Microcosms (Introduction)

by dhw, Thursday, November 20, 2008, 09:27 (5635 days ago) @ David Turell

David is keeping us up to date with the latest discoveries relating to the "complexities of life". - First of all, I'd like to thank you for this invaluable research service, and for the brief summaries with which you comment on the articles. For non-scientists like myself, all of this is extremely helpful. - I was particularly impressed with the "tunnelling nanotubes". David and George disagree on whether such extraordinary mechanisms denote the workings of design or of chance, but reading about them has set me off on another track. Our bodies are simply filled with these organisms over which we have no control, and of which we are not even conscious.

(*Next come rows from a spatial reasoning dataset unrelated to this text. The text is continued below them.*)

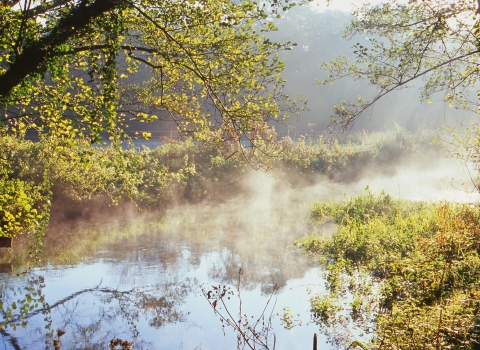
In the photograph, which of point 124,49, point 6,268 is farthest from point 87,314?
point 124,49

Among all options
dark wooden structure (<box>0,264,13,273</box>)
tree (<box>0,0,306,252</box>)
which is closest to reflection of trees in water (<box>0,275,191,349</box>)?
dark wooden structure (<box>0,264,13,273</box>)

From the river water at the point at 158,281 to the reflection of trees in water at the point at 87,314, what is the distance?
1cm

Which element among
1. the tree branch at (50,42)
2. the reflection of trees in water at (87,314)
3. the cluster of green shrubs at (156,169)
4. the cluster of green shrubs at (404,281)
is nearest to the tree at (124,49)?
the tree branch at (50,42)

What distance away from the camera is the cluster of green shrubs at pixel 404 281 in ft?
17.3

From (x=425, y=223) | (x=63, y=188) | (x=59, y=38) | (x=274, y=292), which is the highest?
A: (x=59, y=38)

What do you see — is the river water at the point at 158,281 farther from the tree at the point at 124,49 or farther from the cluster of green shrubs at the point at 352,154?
the cluster of green shrubs at the point at 352,154

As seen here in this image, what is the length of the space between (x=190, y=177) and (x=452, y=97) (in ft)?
38.0

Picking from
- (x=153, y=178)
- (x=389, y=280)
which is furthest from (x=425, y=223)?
(x=153, y=178)

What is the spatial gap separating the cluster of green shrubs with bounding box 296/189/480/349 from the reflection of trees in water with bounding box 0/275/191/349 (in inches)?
93.5

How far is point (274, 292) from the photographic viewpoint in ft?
27.9

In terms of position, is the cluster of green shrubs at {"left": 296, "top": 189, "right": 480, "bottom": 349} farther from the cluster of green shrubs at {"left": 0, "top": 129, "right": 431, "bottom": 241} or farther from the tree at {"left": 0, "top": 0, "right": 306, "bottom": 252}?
the tree at {"left": 0, "top": 0, "right": 306, "bottom": 252}

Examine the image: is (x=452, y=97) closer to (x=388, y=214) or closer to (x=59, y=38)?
(x=388, y=214)

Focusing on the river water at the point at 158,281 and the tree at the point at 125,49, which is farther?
the river water at the point at 158,281

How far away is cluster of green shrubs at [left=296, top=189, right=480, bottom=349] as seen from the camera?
17.3ft
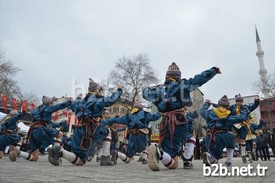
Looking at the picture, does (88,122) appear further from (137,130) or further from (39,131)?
(137,130)

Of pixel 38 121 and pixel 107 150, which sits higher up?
pixel 38 121

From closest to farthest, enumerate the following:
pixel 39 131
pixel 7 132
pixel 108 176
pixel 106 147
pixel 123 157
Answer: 1. pixel 108 176
2. pixel 106 147
3. pixel 39 131
4. pixel 123 157
5. pixel 7 132

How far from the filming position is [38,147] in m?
8.65

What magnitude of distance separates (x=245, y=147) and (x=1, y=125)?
833 centimetres

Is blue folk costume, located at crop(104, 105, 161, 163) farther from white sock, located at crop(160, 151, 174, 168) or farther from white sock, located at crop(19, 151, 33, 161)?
white sock, located at crop(160, 151, 174, 168)

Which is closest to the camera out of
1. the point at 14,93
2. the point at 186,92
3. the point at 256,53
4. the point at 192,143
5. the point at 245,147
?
the point at 186,92

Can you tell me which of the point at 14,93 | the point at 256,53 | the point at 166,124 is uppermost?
the point at 256,53

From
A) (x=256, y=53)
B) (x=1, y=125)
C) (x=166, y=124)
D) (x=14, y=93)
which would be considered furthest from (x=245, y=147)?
(x=256, y=53)

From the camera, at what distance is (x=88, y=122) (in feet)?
22.1

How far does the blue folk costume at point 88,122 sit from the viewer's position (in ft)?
20.9

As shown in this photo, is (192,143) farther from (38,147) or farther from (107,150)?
(38,147)

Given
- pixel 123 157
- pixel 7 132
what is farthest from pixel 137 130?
pixel 7 132

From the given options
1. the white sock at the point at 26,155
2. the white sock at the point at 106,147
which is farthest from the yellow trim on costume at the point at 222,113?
the white sock at the point at 26,155

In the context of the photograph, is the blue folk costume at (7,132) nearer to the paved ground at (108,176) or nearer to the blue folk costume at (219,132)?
the paved ground at (108,176)
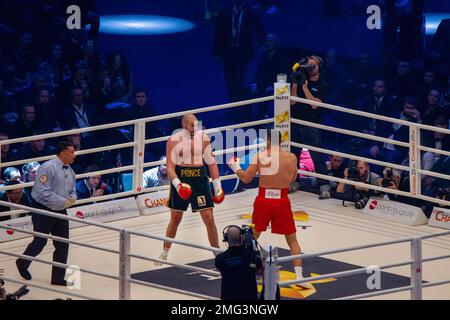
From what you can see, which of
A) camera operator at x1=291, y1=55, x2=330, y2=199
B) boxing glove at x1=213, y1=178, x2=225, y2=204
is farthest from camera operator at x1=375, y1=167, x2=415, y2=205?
boxing glove at x1=213, y1=178, x2=225, y2=204

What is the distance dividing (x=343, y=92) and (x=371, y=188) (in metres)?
3.13

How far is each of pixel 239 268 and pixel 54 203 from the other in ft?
9.04

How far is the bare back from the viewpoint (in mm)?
10641

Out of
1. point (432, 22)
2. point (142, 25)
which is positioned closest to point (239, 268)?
point (432, 22)

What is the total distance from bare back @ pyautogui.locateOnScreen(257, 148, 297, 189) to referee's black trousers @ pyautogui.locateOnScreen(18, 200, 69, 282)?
2.00 m

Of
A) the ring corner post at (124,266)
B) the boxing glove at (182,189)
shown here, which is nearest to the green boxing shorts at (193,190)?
the boxing glove at (182,189)

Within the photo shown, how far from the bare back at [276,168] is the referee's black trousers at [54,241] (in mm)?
1999

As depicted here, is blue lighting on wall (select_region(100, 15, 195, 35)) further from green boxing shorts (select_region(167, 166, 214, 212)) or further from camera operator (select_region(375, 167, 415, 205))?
green boxing shorts (select_region(167, 166, 214, 212))

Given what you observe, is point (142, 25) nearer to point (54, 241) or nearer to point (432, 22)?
point (432, 22)

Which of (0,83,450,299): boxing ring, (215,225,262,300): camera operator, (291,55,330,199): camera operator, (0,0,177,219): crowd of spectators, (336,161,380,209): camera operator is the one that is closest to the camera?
(215,225,262,300): camera operator

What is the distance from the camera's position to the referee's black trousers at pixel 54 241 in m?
10.6

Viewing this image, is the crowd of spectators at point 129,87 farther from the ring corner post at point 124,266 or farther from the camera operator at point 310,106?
the ring corner post at point 124,266
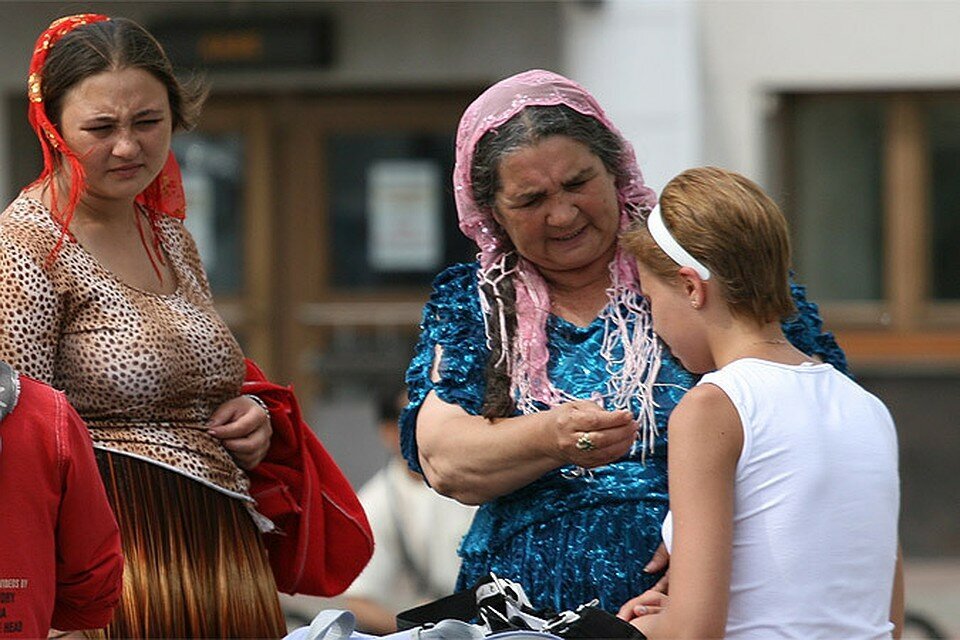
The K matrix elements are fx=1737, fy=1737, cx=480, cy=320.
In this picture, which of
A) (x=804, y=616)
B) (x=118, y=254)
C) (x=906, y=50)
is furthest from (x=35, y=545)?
(x=906, y=50)

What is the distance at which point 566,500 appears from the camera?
2.89 meters

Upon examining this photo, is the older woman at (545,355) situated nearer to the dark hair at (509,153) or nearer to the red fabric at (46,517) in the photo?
the dark hair at (509,153)

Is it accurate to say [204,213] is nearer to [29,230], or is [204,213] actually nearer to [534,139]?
[29,230]

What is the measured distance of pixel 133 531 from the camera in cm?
300

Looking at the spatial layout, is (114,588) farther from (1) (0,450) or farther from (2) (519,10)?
(2) (519,10)

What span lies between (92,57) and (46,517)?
0.87 metres

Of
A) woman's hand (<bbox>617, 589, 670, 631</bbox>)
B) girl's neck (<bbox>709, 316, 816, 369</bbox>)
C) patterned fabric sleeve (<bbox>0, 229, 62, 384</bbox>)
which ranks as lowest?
woman's hand (<bbox>617, 589, 670, 631</bbox>)

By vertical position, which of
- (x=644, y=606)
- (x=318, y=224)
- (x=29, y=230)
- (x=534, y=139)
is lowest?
(x=644, y=606)

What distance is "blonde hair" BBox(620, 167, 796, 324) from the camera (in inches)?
100

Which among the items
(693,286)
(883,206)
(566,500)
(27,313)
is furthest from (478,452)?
(883,206)

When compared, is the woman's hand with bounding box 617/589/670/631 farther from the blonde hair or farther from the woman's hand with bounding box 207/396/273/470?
the woman's hand with bounding box 207/396/273/470

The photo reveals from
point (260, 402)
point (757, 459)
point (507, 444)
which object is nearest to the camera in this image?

It's as if we ourselves are worlds harbouring various kinds of life, which operate independently yet interdependently. The unifying force is our self. This brings us back to the question of our identity: I am the sum of all my parts, but I sense that I am more than that sum, that I have a character that transcends my physical self. - If we stretch the analogy further, we might see the universe as a body. Its parts work independently but interdependently. And just as I am the unifying force for my cells, my DNA, my "tunnelling nanotubes", perhaps there is another unifying "I" that binds together our universe. I don't want to carry the analogy any further at this stage, and am aware that there is nothing original about the idea ... it is, after all, the very basis of David's panentheism ... but it poses the question: are we ourselves microcosms? If so, of what?